═══ Excerpted passage ═══

Sorry...busy at work today so I'm trying to hit hard and quick.  Plus, I've had this pledge thread going on where I'm arguing with an irrational person....but I digress.

As far as examples/references...I give the example of Christ in Luke 2:39-52.  This was the first time that the Bible gives us a story of Jesus going to the temple.  So, does that mean that we have SS for children until 12?  No...I'm not saying that.  But it is interesting that he wasn't in the Temple before that.

Again, I see both sides.  I agree with you and Banjo on a lot (less Covenant Theology), but I can't see how you can make an argument that one way is Biblical and one way isn't.  Preference issue.  Kinda like the public school/private school/home school issue.  To have a blanket statement, there is just too much variation.


----------



## Huntinfool (Dec 8, 2009)

I don't know the answer for sure.  I do know that there is clear biblical support for integrated worship.  I just don't see that same clear case in the other direction.  

I'm not saying the model "unbiblibcal" per se.  I'm just saying that it definitely seems as though the primary "reasons" why churches segregate it are NOT biblical ones.  They are reasons of convenience or lack of biblical parental responsibility.  Follow me?

═══

Problems -
**A.** Which Bible passage does the forum excerpt cite as an example of Jesus going to the temple?
**B.** Reproduce the part of the forum excerpt starting at "Sorry...busy at work" and ending at "too much variation.".

═══ Given information ═══

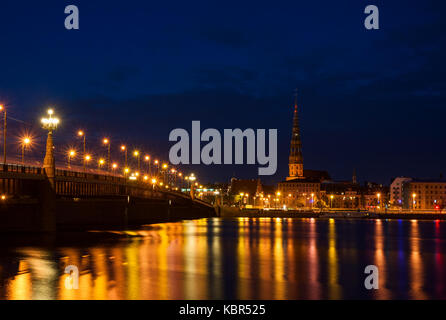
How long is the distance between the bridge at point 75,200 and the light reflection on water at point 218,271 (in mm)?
11298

═══

Outputs -
**A.** Luke 2:39-52

**B.**
Sorry...busy at work today so I'm trying to hit hard and quick.  Plus, I've had this pledge thread going on where I'm arguing with an irrational person....but I digress.

As far as examples/references...I give the example of Christ in Luke 2:39-52.  This was the first time that the Bible gives us a story of Jesus going to the temple.  So, does that mean that we have SS for children until 12?  No...I'm not saying that.  But it is interesting that he wasn't in the Temple before that.

Again, I see both sides.  I agree with you and Banjo on a lot (less Covenant Theology), but I can't see how you can make an argument that one way is Biblical and one way isn't.  Preference issue.  Kinda like the public school/private school/home school issue.  To have a blanket statement, there is just too much variation.